In total, 35 FFV-positive samples (7 TLCs and 28 domestic cats) were sequenced; however, two domestic cat samples were lost. Nucleotide sequences of the partial env gene (SU region) were determined. Two distinct env genotypes (F17/951-Type and FUV-Type) were identified with a nucleotide similarity ranging from 98 to 100% and 82 to 85% within and between genotypes, respectively (Figure 2). A total of 12 mutations (5 non-synonymous and 7 synonymous) were identified in 15 samples (F17/951-Type) (Figure 2A), and 12 (4 non-synonymous and 8 synonymous) in 18 samples (FUV-Type) (Figure 2B). The FUV and F17/951 types are distributed along the Tsushima Island (Figure S1). The nucleotide differences may appear as a logical result because the amplification target in this study was the SU region, which is considered a hypervariable region.

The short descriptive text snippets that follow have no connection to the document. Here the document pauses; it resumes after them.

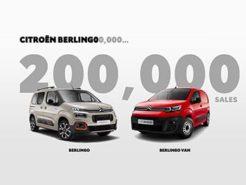 citroen-berlingo-sales-hit-over-200000-in-europe-nwn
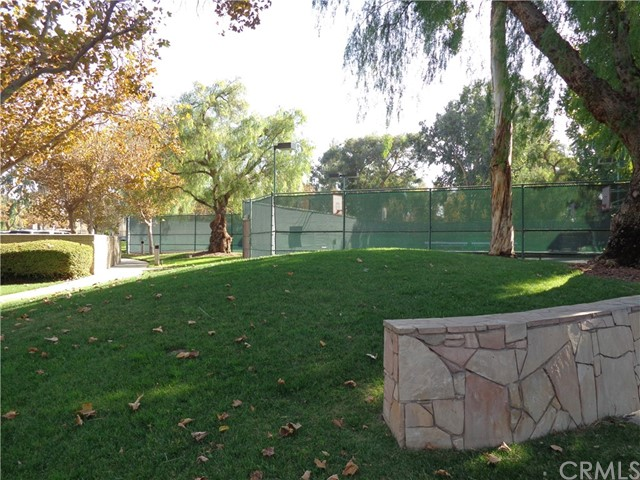 10810 Elm Field Road Moreno Valley, CA 92557 - MLS #: CV18261365
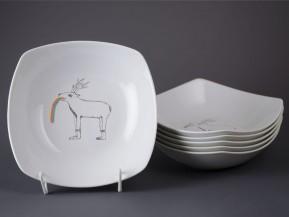 6 čtyřhranných talířů 21cm Jelen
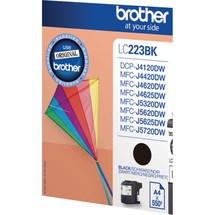brother® Multifunktionsgerät MFC-J5320DW 4 in 1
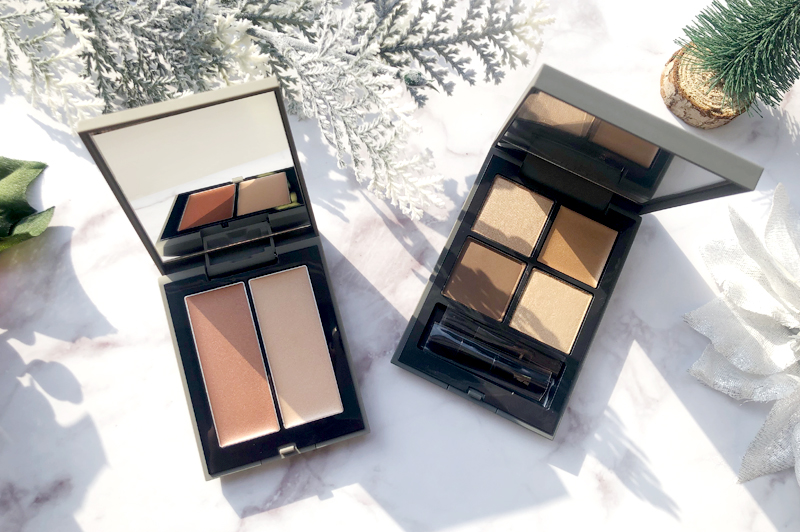 beauty023-christmasmake-eye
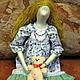Куклы Тильды ручной работы. Ярмарка Мастеров - ручная работа. Купить Тильда Алиса. Handmade. Тильда, хлопок
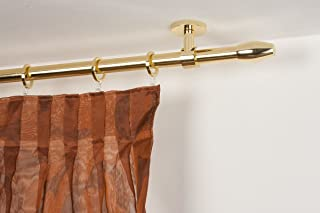 Curtain Rod 08 Inch Lenght 117 Polished Brass Complete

3.4. Phylogenetic Analysis of FFV Based on SU Region

A total of 33 FFV sequences and 51 international FFV sequences retrieved from the GenBank database were used to construct a phylogenetic tree based on nucleic acids (Figure 3). Phylogenetic analysis demonstrated that 15 FFV-positive domestic cat samples belonged to the F17-Type and 18 samples (11 domestic cat and 7 TLC samples) belonged to the FUV-Type. Evidence of FFV transmission on Tsushima Island is strong, although some subclades indicate region-specific viral populations. FFV isolates from domestic cats were interspersed throughout the tree; in contrast, TLC FFV isolates were confined to one clade.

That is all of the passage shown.